Preamble
Title: Mitigating Token Bloat in MCP: Reducing Schema Redundancy and Optimizing Tool Selection
Authors: Zeze Chang (changzeze@huawei.com), Jinyang Li (lijinyang9@huawei.com), Zhen Cao (zhen.cao@huawei.com)
Status: Proposal
Type: Standards Track
Created: 2025-09-30
Abstract
This SEP proposes a set of optimizations to mitigate token overhead and improve tool selection efficiency in the Model Context Protocol (MCP). As the number of tools and schema complexity grow, redundant and verbose tool definitions significantly increase token consumption and reduce LLM performance. This proposal introduces four complementary mechanisms: (1) schema deduplication through JSON $ref references to eliminate redundant content across tools; (2) adaptive control of optional schema fields in tool/list responses to minimize unnecessary data transmission; (3) flexible response granularity, allowing servers to adjust output verbosity based on client intent; and (4) an embedding-based similarity matching approach for tool retrieval, limiting the number of tool descriptions returned to the LLM. Together, these mechanisms aim to reduce token bloat, enhance computational efficiency, and improve the overall accuracy and scalability of MCP-based AI agent systems.
Motivation
Compared with Chatbots, AI agents consume significantly more tokens.
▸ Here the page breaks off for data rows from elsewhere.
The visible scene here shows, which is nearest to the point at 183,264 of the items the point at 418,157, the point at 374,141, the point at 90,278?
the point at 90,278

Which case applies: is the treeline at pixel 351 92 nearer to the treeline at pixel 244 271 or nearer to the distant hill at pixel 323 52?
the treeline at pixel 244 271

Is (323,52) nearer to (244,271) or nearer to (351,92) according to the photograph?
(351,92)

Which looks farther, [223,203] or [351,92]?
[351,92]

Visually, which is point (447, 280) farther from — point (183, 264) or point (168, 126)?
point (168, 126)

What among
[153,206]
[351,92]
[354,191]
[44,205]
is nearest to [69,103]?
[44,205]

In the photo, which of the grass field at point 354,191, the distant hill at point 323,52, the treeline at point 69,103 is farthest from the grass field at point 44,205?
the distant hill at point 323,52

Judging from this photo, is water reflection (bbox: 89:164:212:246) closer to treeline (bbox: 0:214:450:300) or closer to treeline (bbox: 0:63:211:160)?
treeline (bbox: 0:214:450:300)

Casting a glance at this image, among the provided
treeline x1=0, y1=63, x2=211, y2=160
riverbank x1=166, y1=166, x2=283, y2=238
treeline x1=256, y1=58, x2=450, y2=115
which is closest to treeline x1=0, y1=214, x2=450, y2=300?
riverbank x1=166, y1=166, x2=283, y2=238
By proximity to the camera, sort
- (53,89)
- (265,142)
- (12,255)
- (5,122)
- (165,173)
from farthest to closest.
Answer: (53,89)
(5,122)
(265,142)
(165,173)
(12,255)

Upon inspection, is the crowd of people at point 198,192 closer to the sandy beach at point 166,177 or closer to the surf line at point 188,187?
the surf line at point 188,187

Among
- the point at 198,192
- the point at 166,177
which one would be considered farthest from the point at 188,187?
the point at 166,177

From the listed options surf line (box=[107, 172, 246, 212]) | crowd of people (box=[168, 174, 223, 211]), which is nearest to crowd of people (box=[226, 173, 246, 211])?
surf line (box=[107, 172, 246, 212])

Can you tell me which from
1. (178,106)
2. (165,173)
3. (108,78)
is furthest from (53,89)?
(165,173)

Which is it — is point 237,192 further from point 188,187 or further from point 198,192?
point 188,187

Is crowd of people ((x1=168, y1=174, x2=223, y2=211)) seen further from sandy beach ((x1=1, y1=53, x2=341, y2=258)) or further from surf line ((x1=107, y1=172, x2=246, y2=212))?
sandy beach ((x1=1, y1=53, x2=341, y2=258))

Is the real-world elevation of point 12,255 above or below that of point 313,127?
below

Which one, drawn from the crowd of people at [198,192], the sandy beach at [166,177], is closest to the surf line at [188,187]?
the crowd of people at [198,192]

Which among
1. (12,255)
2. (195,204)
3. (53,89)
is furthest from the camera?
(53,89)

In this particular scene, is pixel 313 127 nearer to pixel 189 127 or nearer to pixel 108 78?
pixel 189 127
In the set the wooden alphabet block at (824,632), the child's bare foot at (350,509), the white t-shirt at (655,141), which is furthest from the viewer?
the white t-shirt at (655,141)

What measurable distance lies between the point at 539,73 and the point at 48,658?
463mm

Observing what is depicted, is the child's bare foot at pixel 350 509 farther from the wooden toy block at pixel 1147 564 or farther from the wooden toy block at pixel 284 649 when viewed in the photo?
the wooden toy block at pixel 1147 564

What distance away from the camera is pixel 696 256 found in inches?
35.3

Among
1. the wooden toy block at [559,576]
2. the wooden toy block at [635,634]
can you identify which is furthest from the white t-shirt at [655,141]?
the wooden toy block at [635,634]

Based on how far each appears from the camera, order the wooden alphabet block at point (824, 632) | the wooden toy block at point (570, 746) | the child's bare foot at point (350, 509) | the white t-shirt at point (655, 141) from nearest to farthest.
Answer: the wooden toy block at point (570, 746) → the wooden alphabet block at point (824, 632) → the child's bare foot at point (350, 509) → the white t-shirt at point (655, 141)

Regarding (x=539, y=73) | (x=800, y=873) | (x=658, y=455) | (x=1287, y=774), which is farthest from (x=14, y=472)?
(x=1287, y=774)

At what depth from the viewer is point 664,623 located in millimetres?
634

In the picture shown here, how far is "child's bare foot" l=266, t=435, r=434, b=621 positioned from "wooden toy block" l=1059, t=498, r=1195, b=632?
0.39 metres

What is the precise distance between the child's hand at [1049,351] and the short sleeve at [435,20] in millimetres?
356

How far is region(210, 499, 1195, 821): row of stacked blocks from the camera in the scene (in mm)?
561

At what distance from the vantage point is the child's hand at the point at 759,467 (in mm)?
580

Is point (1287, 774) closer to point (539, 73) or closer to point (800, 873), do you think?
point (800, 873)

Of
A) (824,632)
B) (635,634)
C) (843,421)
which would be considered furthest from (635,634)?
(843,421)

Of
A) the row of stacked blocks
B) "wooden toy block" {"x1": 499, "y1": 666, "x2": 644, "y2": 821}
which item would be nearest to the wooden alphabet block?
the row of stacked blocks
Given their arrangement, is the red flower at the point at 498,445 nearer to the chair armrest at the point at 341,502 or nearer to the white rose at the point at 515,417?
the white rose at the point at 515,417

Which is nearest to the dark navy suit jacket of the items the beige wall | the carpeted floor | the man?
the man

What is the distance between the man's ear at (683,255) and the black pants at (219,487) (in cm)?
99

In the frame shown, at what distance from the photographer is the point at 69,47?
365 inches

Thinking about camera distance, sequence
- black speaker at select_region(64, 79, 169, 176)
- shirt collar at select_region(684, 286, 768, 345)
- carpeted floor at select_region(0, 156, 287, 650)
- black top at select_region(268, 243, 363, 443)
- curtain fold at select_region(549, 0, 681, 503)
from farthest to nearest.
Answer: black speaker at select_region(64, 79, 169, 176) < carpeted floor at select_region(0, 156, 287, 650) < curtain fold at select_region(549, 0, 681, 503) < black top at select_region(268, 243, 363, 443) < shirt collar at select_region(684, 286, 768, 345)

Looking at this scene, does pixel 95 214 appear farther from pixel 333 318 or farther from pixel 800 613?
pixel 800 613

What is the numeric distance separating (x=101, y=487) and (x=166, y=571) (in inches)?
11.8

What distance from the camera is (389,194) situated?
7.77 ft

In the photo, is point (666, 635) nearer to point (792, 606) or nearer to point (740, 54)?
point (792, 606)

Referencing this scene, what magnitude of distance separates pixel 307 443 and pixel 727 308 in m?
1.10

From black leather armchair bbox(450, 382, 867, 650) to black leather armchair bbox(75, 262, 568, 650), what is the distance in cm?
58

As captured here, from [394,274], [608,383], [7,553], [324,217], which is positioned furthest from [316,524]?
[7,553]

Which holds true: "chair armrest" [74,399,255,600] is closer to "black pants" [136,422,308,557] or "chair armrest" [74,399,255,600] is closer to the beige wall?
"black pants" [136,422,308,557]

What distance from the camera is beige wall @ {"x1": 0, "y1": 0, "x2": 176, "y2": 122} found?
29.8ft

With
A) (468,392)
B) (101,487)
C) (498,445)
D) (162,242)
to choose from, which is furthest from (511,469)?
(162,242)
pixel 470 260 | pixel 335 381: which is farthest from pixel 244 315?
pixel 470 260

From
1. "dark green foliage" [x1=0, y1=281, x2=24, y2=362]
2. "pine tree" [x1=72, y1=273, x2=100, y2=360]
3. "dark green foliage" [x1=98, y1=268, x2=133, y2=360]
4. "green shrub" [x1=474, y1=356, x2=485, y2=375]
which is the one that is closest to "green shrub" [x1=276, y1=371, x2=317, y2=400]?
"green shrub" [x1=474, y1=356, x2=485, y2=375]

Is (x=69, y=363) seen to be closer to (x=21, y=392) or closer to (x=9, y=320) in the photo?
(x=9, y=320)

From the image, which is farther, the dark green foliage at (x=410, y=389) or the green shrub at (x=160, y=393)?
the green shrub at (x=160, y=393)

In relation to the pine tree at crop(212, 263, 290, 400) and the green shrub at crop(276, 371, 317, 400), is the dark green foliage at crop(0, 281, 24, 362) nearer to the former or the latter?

Besides multi-round conversations, another dominant reason is the tool invocation based on MCP. Through end-to-end analysis of the workflow of MCP, we believe that the main reason lies in:
- Redundant schema in the tool/list: There is significant repetition and redundancy in the schema of MCP tools. Tools on the same MCP server are highly likely to share several similar or even identical properties (parameters). These recurring elements are not only unnecessary but also lead to token wastage.
We have analyzed the duplicate content in the schemas of 60 tools within the official GitHub MCP server: Github-MCP-Server. The results are displayed as below:
-
The "owner" field appears in 36 tool schemas, accounting for a proportion of 60%.
"owner": { "description": "Repository owner", "type": "string" },
-
The "required" field appears in 9 tool schemas, accounting for a proportion of 15%.
"required": [ "owner", "repo" ],
-
The “repo” field appears in 39 tool schemas, accounting for a proportion of 65%.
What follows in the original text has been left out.